-- Source records --
::::::::::

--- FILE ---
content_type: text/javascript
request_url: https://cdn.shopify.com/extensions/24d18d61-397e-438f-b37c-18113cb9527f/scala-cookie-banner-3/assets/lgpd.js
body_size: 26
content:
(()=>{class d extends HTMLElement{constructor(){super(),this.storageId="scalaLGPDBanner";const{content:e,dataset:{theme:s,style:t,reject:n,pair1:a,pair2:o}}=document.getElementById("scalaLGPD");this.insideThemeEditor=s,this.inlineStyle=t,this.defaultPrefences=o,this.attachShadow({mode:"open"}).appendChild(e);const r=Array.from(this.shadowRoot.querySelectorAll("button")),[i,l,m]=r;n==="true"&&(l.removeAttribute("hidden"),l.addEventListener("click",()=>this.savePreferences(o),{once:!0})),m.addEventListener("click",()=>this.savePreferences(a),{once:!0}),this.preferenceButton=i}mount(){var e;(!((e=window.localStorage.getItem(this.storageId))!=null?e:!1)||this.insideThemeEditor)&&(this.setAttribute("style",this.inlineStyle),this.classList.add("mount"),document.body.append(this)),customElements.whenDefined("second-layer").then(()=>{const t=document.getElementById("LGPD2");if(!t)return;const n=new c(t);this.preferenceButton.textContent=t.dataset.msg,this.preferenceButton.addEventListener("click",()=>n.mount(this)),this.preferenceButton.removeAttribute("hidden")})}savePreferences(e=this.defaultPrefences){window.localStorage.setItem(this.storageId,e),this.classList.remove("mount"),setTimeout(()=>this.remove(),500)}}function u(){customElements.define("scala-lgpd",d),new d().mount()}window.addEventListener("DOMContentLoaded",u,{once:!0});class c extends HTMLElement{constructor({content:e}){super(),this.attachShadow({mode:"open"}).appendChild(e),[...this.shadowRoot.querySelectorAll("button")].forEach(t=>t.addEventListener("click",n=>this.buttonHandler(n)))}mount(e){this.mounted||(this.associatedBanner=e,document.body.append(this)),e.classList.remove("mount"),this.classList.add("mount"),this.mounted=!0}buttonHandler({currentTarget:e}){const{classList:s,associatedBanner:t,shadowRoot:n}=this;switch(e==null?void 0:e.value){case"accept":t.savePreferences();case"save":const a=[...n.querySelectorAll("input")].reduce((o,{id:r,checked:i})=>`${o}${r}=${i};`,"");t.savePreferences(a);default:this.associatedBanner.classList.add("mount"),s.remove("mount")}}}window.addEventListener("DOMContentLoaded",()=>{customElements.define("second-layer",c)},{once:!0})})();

::::::::::

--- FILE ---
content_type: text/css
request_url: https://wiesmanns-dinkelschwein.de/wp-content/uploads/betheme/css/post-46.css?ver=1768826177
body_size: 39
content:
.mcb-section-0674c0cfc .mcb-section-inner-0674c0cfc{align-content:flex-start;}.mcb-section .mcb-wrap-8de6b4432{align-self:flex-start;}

::::::::::

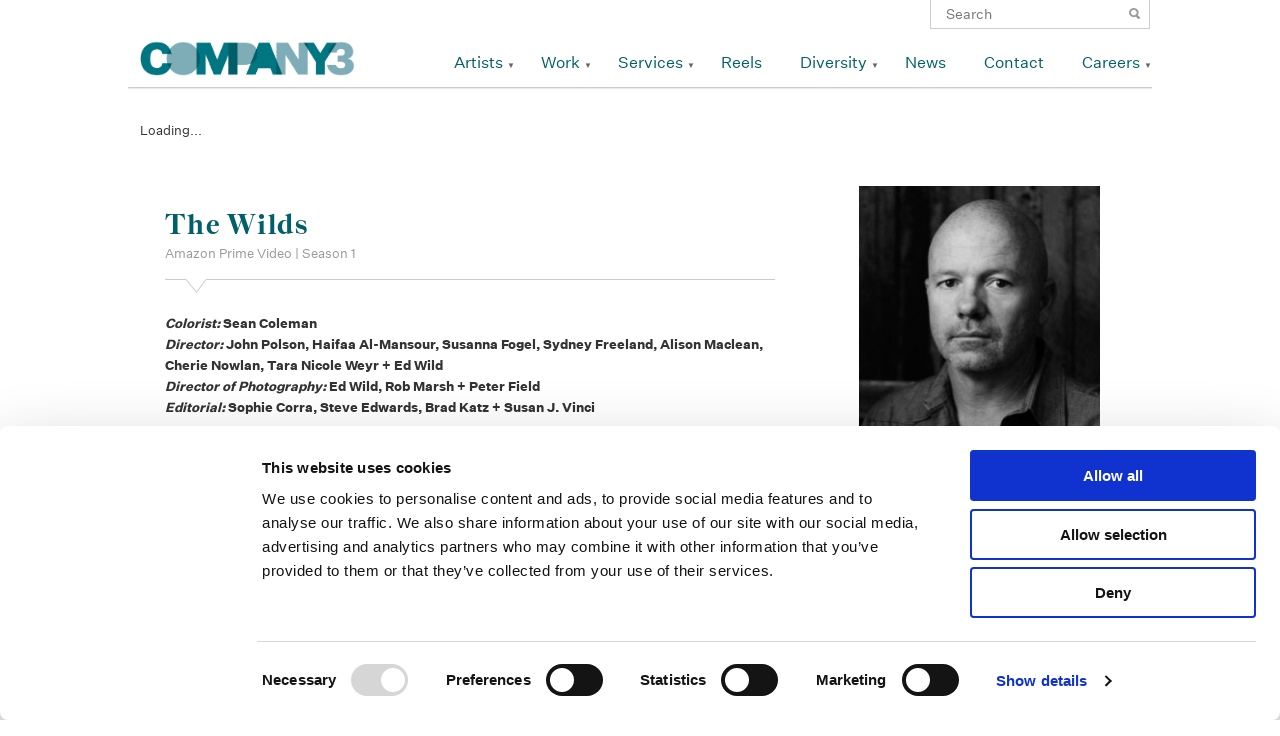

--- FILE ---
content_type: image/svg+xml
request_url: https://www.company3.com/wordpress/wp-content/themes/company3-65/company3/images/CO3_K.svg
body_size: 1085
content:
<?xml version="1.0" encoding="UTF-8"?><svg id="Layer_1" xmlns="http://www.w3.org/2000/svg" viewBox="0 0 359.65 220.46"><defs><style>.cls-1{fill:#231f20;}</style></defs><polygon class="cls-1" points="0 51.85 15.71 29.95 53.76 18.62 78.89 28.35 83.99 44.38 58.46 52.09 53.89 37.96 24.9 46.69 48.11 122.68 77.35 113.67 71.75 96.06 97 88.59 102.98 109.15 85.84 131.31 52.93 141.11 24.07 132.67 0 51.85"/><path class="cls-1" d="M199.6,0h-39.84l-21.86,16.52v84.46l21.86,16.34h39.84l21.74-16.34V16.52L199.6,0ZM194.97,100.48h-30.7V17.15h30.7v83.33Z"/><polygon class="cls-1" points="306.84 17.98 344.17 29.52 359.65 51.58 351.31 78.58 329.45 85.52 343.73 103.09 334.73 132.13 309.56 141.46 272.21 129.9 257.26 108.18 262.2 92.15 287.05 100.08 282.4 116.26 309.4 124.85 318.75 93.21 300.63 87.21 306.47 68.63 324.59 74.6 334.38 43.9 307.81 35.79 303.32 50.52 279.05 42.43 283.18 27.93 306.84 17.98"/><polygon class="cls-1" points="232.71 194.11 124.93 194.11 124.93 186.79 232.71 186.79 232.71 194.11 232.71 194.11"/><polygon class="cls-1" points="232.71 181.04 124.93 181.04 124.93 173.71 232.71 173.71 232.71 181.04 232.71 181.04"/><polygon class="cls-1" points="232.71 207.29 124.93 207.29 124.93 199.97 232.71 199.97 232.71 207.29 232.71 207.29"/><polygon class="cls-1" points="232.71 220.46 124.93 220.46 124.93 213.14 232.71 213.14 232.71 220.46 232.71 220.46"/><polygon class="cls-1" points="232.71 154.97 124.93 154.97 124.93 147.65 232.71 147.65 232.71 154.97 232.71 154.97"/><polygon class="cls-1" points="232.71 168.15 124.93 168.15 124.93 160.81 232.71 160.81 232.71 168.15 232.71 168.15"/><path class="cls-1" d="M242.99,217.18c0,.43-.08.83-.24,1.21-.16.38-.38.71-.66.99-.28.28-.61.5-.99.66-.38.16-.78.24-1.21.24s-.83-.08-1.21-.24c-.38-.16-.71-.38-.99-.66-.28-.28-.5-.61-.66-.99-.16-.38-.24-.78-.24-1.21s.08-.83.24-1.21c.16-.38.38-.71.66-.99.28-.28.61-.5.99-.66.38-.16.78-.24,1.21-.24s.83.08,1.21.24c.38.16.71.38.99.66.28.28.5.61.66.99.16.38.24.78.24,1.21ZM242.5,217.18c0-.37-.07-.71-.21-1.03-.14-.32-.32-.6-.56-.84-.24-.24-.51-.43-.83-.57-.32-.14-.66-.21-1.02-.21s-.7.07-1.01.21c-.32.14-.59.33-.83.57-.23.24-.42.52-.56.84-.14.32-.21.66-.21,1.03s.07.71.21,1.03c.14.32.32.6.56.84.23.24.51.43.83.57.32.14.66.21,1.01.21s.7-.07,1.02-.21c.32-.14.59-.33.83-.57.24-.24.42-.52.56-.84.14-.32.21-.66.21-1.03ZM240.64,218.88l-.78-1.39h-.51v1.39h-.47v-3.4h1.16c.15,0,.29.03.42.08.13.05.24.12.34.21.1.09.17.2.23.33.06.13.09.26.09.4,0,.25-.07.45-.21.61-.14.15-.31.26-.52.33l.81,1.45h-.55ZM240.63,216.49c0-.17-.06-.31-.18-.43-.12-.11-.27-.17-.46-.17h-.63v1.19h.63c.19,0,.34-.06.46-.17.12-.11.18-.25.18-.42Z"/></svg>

::::::::::

-- Task to complete --
Copy each line above where "https" appears.

-- Answer to this problem --
request_url: https://cdn.shopify.com/extensions/24d18d61-397e-438f-b37c-18113cb9527f/scala-cookie-banner-3/assets/lgpd.js
request_url: https://wiesmanns-dinkelschwein.de/wp-content/uploads/betheme/css/post-46.css?ver=1768826177
request_url: https://www.company3.com/wordpress/wp-content/themes/company3-65/company3/images/CO3_K.svg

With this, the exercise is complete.